My hooves leave the bridge. There is a swift rushing of air, then water, then darkness.

Peace.

Peace at last.

In the darkness, I am finally at peace.

From the nothing around me, I hear another sound. Piercing, wailing, howling, it is death in all its glory. Its sickle slices through the air, whistling above the din, cutting the tranquil silence into jutting shapes of disarray and chaos. The blade bites into my skin, and there is pain like no other. The noise buffets me about in the void while the imaginary steel slices me.

From the nothing, a shape finally takes form, that of two triangular eyes, irises dilated in delusion, weighing me down until I am crushed under his stare. Blood-red and smirking, they herald a sickening howl that batters my ears like drums -- an all too familiar laugh that shatters my mind like thin glass dropped on cobblestone. The conductor smiles statically, baring his pointed teeth at my shaking form as he descends to me.

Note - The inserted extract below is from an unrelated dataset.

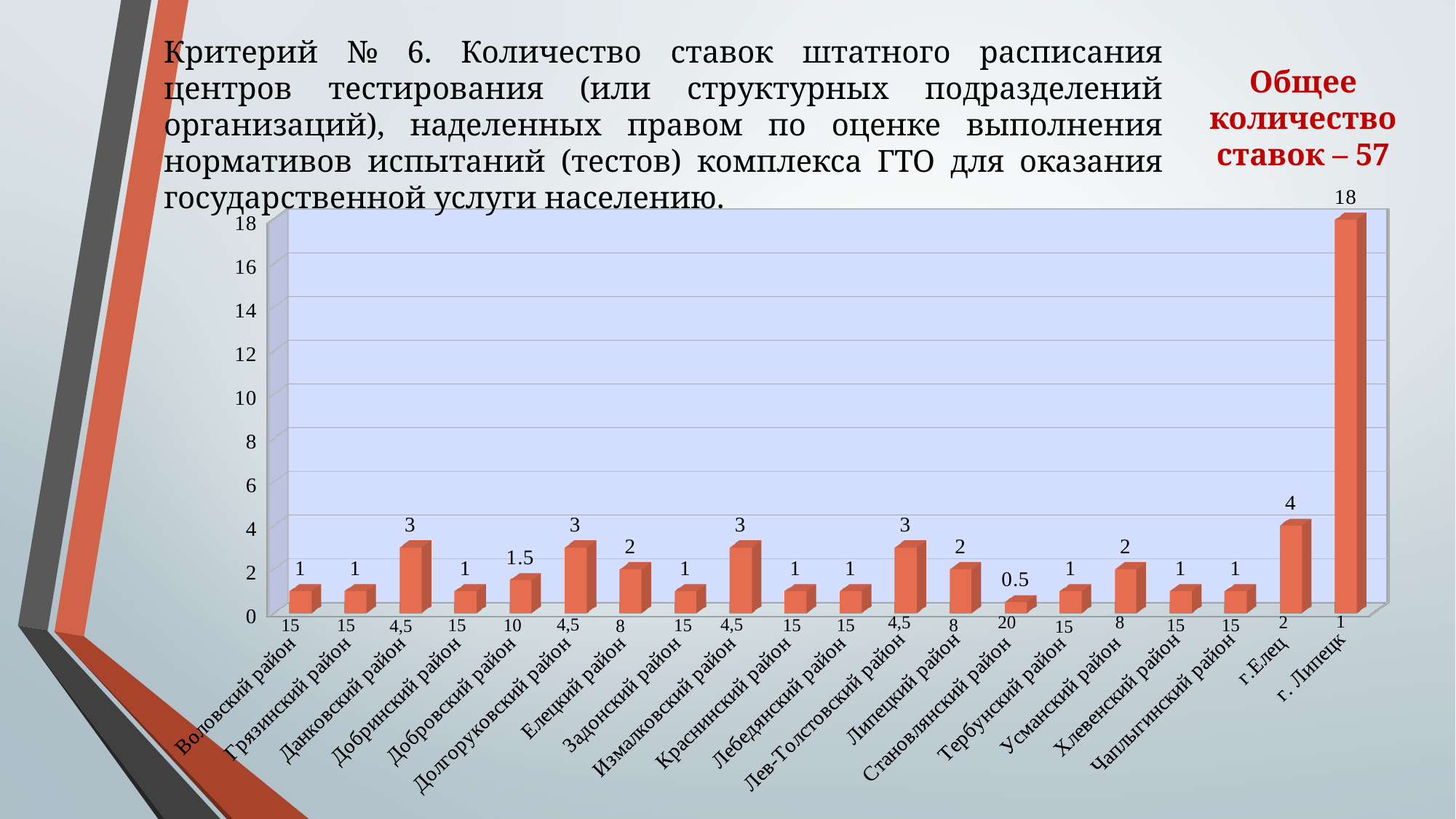
What kind of chart is shown on the slide? bar chart Which is larger, the value for Данковский район or the value for Липецкий район? Данковский район What is the value for Становлянский район? 0.5 How many categories are shown on the x axis? 20 Which category has the lowest value? Становлянский район What is the value for г. Липецк? 18 What is the value for г.Елец? 4 What is the value for Добровский район? 1.5 What is the difference between the values for г. Липецк and г.Елец? 14 What total number of ставок is stated in red text on the slide? 57 Which category has the highest value? г. Липецк Is the value for г. Липецк greater or less than 16? greater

I try to scream, but I’m drowned out by the laugh. He dives closer and closer, encompassing my vision until all that remains are his crazed, crimson pupils. I wail again, but there is no sound. My chest implodes, and I sink limply to the bottom of the river, the mad cackle of the conductor echoing in my waterlogged ears. There is a thump, and a brown, silty haze claws at my eyes as my vision narrows to a pinprick of opaque, blue-tinted light.

Then my eyes close, and I am alone in silent oblivion.